Constitui um repositório de material audiovisual de acesso irrestrito. Mediante o motor de busca que o sítio possui podem encontrar-se fragmentos de filmes de ficção, documentários, clips de música, material de arquivo (televisivo, radiofónico, etc.) e um vasto e heterogéneo material produzido, editado e socializado pelos utilizadores. Neste sentido, o seu potencial didático não radica simplesmente em que o docente ou os estudantes possam procurar material; este espaço web dá também a possibilidade de enviar materiais produzidos ou editados pelos próprios alunos.

Glogster

É uma rede social virtual gratuita que permite a criação de cartazes interativos com uma ampla gama de opções de desenho possibilitando simultaneamente a utilização de textos, áudios, imagens, fotografias, vídeos, efeitos
especiais, entre outros.

A partir do ambiente Glogster pode promover-se o trabalho colaborativo, promovendo o desenvolvimento criativo de ideias com o rigor concetual requerido pelo tratamento de um tema.

*** Notas d’O Meu Baú ***

||| Para Kant (1724-1804), a felicidade será o resultado de uma vida em que cumpramos o dever (o dever moral), em que ajamos por puro respeito pela lei moral (isto é, independentemente de qualquer inclinação sensível ou afetiva: se eu ajo por amor ou compaixão ou esperando uma recompensa como o paraíso ou por medo como o medo do inferno, já não ajo por dever). Assim e por exemplo, para Aristóteles ser generoso é tão mais virtuoso quanto mais vantagem nos trouxer; para Kant, é tão mais virtuoso quanto menos satisfação daí resultar. [Ver desenvolvimento na entrada do dicionário sobre Kant]

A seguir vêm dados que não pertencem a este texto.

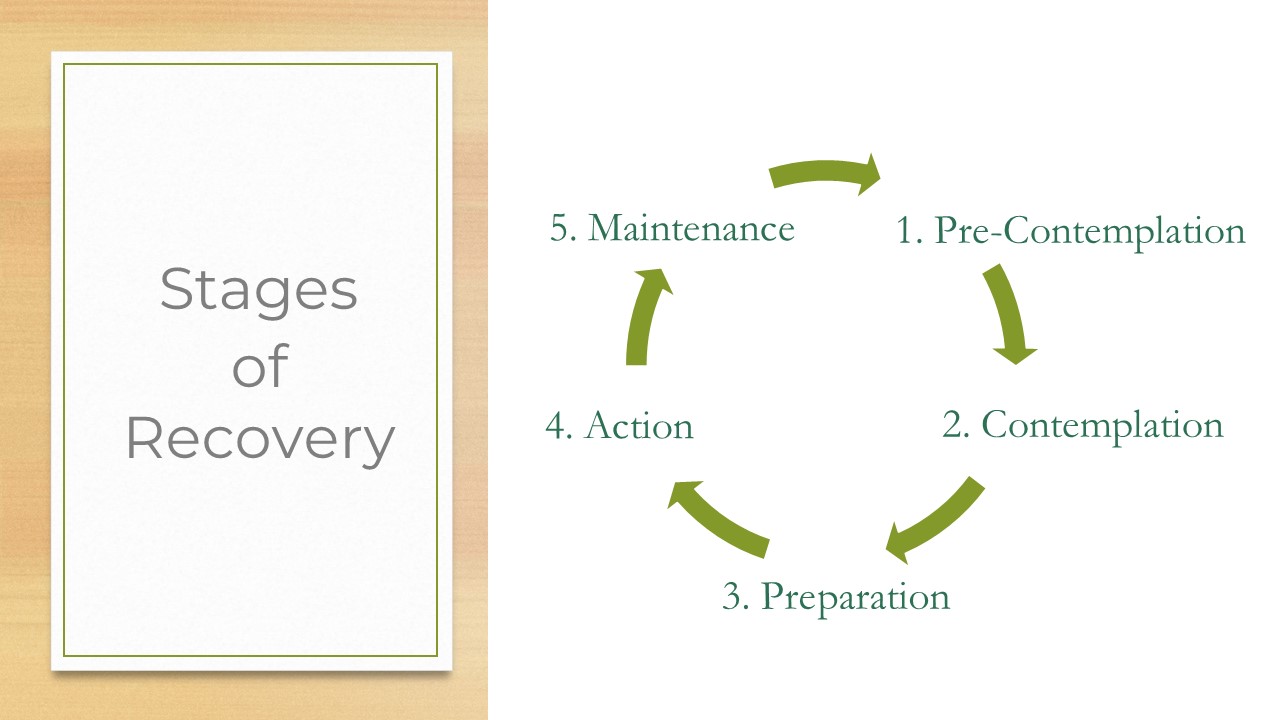 Stages of Recovery

1. Pre-Contemplation

2. Contemplation

3. Preparation

4. Action

5. Maintenance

||| André Comte-Sponville lembra que “Ser feliz, etimologicamente, é ter sorte. Isso diz o bastante sobre a felicidade: não é que a sorte baste para alcançá-la, mas nenhuma felicidade, sem sorte, é possível. (…)”. Por outro lado, “Ser feliz também é ter a sensação de sê-lo. É o que Marcel Conche chama de cogito eudemónico de Montaigne: ‘Penso ser feliz, logo sou feliz. […] Em vez de estar sempre lamentando o que não é (‘Que infelicidade não ser feliz!’), aprenda sobretudo, quando possível, a gozar o que é (‘Que felicidade não ser infeliz’!)” (Dictionnaire philosophique, p. 273).

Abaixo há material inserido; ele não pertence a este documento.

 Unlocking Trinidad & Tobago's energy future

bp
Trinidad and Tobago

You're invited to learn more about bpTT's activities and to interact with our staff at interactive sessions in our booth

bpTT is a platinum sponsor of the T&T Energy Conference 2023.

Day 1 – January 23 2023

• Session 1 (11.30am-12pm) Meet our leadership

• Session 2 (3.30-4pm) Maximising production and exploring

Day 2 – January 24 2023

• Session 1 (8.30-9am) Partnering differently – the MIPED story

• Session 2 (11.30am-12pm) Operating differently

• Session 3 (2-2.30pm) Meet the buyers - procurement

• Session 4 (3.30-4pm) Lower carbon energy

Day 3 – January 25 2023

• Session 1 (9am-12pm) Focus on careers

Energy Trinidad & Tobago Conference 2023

||| Talvez lhe interesse ainda Aconselhamento filosófico e felicidade: uma iniciação.

||| O texto a bizarria filosófica para totós apresenta um livro muito interessante para uma iniciação à filosofia: Não Descartes Estas Ideias. São analisadas mais de 40 ideias filosóficas que poderão parecer bizarras de início, mas com as quais poderemos até, depois de explicadas, concordar. De Epicuro, a sua conceção do prazer e a ideia de que, mesmo na roda, um sábio pode ser feliz (capítulo 21); a conceção de prazer segundo Sócrates (pp. 17-19), o princípio do karma (p. 59), Bentham (pp. 68-71), o Budismo (p. 119), Schopenhauer (o prazer e as mulheres: p. 122), São Tomás de Aquino (pp. 184-185).